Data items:

——————————

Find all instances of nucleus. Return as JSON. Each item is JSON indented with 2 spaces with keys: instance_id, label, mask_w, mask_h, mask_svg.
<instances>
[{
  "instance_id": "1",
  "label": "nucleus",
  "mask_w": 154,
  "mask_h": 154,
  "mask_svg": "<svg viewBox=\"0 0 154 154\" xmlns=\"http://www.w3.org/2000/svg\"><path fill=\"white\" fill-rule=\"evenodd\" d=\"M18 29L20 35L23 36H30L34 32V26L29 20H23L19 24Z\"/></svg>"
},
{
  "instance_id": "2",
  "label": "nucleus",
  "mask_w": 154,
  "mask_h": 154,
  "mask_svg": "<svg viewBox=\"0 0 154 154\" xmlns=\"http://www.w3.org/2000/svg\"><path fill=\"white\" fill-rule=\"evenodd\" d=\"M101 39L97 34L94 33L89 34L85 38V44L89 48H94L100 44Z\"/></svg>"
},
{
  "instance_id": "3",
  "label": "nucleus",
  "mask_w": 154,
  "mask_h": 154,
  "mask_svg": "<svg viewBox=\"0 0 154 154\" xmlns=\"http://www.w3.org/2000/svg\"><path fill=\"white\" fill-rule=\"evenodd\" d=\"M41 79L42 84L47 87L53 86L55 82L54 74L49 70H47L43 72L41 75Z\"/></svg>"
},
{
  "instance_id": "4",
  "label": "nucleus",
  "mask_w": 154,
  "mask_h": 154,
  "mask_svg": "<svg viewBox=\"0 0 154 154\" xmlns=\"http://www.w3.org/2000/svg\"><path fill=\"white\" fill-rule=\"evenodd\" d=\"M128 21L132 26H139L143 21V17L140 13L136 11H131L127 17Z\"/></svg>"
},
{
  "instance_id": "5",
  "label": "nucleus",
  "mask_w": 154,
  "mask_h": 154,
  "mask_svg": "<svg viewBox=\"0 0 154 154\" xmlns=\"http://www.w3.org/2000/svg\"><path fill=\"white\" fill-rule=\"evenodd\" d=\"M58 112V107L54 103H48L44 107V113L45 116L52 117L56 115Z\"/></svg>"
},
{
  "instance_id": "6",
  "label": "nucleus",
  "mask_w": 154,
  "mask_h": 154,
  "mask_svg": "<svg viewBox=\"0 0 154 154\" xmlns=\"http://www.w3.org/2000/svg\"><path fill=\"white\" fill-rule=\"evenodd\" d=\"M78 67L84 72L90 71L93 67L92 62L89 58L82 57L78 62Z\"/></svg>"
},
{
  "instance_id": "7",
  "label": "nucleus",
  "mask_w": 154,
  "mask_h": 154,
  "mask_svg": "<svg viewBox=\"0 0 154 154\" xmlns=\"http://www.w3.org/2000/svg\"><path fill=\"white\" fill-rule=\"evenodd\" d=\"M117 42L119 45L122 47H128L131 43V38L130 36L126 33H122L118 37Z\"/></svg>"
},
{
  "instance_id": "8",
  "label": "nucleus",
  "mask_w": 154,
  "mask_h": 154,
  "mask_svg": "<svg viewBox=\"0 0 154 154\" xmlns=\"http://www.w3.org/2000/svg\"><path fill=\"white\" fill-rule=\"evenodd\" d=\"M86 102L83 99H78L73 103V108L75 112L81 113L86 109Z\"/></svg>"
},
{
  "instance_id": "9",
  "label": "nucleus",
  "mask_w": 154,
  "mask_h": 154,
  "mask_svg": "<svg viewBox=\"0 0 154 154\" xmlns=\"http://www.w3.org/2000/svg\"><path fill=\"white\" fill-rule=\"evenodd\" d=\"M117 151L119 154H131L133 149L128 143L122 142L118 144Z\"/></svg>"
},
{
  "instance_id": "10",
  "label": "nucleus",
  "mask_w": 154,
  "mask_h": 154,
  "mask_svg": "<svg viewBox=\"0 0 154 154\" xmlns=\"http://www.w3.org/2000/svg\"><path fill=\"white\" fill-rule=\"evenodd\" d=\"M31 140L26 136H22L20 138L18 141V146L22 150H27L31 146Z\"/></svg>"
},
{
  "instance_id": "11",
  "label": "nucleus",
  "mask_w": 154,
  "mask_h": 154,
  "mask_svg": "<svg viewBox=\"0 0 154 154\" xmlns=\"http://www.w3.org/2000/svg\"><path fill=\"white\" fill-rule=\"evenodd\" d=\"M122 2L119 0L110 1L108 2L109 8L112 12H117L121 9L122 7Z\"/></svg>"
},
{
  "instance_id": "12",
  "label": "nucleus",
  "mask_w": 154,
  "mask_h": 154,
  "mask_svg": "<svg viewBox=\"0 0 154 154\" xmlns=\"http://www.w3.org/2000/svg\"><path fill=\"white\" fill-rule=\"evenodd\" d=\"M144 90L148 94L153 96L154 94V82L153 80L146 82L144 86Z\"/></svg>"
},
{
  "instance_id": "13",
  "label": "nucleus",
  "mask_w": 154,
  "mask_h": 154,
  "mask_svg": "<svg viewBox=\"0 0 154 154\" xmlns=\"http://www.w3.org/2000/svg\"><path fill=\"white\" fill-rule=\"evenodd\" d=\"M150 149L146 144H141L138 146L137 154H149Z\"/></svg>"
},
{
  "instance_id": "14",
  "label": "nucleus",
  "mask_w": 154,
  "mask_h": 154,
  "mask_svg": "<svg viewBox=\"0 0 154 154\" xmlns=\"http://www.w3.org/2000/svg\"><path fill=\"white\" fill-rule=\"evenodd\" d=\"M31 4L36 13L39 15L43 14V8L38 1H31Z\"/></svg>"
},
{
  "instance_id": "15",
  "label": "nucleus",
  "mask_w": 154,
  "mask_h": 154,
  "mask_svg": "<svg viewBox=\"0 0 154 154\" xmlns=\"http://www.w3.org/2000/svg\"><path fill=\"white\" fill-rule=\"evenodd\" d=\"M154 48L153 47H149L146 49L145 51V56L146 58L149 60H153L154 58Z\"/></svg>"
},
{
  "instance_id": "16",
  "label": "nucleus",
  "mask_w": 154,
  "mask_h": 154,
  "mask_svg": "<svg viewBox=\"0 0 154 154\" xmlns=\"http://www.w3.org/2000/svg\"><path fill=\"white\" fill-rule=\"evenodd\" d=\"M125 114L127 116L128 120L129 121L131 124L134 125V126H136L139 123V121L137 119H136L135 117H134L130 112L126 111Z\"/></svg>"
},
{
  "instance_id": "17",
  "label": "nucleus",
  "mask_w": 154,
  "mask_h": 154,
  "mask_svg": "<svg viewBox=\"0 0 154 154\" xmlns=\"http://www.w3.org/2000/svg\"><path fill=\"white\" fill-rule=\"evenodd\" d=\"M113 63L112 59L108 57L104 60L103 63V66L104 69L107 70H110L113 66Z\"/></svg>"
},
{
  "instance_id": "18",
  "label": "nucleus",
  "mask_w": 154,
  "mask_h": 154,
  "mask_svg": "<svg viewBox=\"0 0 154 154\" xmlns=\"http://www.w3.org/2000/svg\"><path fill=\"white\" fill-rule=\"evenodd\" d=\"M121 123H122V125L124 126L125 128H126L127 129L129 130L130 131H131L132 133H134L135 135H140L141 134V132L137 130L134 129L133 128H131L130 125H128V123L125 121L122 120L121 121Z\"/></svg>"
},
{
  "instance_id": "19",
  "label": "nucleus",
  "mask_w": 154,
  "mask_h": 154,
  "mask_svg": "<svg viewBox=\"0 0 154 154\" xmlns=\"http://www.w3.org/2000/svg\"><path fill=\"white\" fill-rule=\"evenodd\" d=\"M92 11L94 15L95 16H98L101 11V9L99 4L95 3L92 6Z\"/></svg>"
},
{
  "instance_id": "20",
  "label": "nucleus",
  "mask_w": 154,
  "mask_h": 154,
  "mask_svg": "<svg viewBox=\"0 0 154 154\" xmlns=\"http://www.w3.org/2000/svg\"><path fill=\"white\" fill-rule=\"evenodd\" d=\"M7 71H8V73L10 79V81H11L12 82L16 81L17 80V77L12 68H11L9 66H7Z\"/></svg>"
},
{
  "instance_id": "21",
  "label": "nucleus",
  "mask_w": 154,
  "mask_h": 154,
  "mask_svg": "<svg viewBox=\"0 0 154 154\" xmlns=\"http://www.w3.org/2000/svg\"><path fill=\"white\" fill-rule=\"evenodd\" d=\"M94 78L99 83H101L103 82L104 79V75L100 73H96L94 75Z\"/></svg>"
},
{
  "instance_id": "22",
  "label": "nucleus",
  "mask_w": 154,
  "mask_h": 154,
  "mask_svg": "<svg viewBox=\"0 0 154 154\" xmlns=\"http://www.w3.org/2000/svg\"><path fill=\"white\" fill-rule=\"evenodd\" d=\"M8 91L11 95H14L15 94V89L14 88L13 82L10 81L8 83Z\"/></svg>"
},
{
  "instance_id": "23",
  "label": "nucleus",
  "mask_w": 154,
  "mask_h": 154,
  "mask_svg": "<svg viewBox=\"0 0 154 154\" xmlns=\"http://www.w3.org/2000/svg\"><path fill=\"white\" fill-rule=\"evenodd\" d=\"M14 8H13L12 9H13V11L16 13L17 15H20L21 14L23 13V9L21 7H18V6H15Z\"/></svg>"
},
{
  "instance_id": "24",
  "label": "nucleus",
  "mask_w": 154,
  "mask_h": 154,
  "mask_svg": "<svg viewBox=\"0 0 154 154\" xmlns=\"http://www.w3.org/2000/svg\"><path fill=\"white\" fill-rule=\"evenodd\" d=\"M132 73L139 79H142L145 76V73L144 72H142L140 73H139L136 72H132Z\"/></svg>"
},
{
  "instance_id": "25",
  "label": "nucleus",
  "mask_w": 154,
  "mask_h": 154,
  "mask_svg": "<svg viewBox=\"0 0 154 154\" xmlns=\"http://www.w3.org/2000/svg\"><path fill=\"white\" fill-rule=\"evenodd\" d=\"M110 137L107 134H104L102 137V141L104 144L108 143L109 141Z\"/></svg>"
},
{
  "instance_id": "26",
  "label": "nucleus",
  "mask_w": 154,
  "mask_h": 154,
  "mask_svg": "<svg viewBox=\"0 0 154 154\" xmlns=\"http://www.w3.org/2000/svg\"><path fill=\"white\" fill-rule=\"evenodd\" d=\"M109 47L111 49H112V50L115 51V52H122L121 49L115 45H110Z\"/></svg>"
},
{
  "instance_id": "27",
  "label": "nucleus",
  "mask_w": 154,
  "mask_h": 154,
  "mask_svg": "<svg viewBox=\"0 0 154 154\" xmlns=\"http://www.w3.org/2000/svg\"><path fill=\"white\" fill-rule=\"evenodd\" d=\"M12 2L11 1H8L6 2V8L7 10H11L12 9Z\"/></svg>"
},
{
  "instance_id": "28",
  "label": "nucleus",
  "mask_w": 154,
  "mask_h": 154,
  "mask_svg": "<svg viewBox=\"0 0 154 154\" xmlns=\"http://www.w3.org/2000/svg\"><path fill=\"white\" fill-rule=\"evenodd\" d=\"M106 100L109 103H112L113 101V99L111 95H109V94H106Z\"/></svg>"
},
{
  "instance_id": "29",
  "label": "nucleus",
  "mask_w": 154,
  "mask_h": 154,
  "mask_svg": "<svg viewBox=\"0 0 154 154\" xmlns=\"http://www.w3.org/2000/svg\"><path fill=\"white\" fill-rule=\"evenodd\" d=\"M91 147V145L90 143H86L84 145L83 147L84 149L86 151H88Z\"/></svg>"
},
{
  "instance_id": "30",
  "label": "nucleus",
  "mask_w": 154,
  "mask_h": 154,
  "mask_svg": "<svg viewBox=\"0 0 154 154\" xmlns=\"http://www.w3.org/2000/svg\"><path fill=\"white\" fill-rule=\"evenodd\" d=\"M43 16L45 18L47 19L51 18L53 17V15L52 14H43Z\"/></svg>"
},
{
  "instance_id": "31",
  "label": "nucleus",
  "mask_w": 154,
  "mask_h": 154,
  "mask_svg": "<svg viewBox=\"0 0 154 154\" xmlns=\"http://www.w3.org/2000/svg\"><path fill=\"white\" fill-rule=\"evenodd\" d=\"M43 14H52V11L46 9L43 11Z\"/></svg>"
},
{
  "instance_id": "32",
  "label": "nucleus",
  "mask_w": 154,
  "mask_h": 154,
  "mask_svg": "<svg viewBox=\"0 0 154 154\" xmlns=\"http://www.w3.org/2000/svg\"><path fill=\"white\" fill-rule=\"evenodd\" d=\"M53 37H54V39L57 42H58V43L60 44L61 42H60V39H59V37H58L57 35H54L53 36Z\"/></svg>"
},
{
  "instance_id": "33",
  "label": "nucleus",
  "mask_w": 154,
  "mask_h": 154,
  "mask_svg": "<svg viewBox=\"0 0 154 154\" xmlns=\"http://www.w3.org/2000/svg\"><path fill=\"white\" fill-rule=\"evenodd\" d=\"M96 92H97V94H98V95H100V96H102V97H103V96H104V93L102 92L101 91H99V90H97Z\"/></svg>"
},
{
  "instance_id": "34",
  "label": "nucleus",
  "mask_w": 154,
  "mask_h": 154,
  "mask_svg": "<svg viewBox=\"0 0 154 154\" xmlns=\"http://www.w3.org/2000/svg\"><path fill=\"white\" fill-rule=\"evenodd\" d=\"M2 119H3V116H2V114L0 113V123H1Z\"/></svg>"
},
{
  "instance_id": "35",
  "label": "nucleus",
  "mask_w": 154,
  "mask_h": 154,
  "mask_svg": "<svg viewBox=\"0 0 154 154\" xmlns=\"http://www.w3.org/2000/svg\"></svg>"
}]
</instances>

——————————

◆ REQUIREMENTS
Can you gather every line of the items that contains the string "instances"?

◆ EXERCISE RESULT
Find all instances of nucleus. Return as JSON. Each item is JSON indented with 2 spaces with keys: instance_id, label, mask_w, mask_h, mask_svg.
<instances>
</instances>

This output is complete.